Oil falls to five-year low, China exports slow, McDonald’s (MCD) same-store sales sink and Alipay platform (BABA) jumps in usage

Bourbon & Bayonets / Monday, December 8th, 2014

Markets opened lower on Monday morning after oil dipped to a five-year low. The price for a barrel of oil dropped more than $2 per barrel to $66.77. Pricing this low has not been recorded since October of 2009. This drop followed the recent meeting where OPEC decided they would not be cutting oil production despite the dropping price. There was also a report released on Friday by Morgan Stanley, which said that they predict oil prices could hit $43 per barrel next year. Adam Longson, an analyst with Morgan Stanley, said, “Without OPEC intervention, markets risk becoming unbalanced with peak oversupply likely in the second quarter of 2015.”

Concerns of global growth were mounting after China announced a less than stellar economic report. China announced that exports rose 4.7% and imports fell 6.7% in November. This left the country with a trade surplus of $54.5 billion. Economists were expecting exports to grow 8.2%, imports to rise 3.9% and hold a trade surplus of $43.5 billion. Andy Ji, a senior currency strategist with Commonwealth Bank of Australia, said, “Despite another record surplus, the details paint a grim picture with slower export growth and a contraction in commodity imports in volume terms.”

Shares of McDonald’s Corp (MCD) were trading down over 2% after the company announced that same-store sales dipped more than expected. Sales at stores open at least 13 months dropped 2.2% in November. This surpassed the 1.7% decline analysts were expecting. The company is still feeling affects of rising competition and the supplier scandal in China earlier this year. The company is refocusing their marketing plans and is placing more effort on giving consumers more choices, more convenience and more value for their money.

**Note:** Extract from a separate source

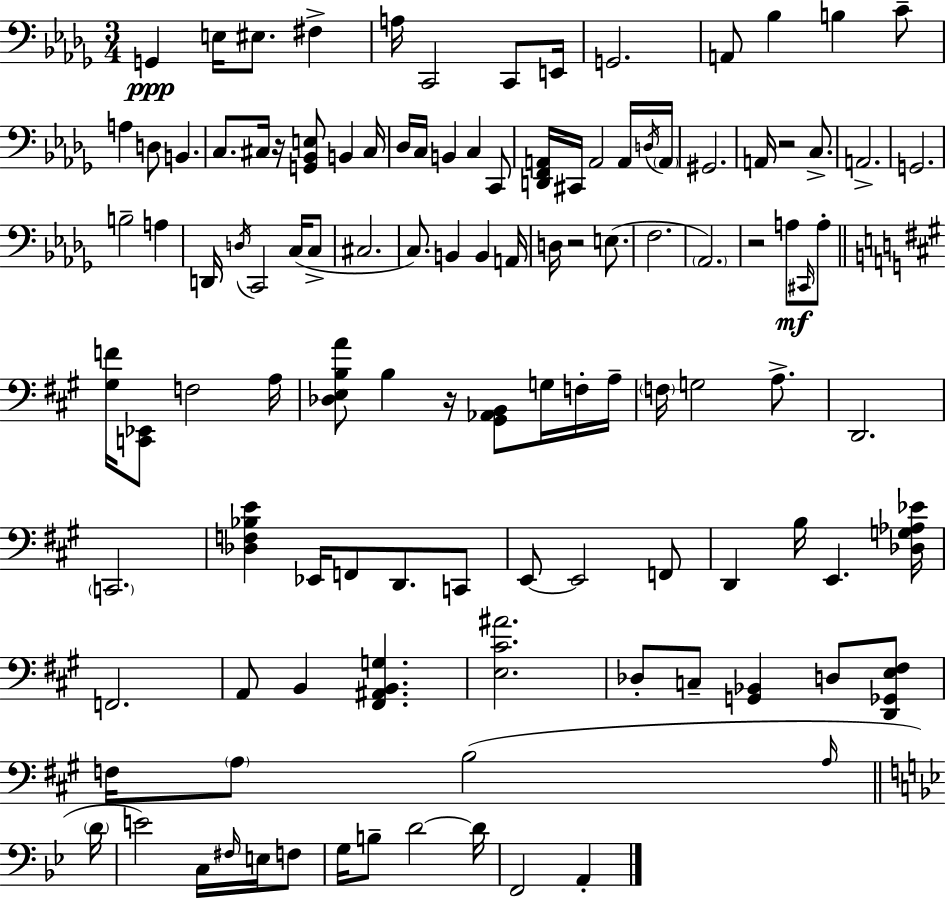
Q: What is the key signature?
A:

Shares of Alibaba Group Holdings (BABA) were trading lower after the company announced that transactions on Alipay skyrocketed in the last 10 months. Alipay is the company’s online payment platform. Transactions jumped up 54% during the first 10 months of 2014. The increase was partially attributed to shoppers in rural areas and smaller cities that have begun using their smartphones as a primary tool for online shopping. However 55% of those sales still came from cities like Beijing, Shanghai, Guangdong and Zhejiang. Alipay is the largest payment service provider in China.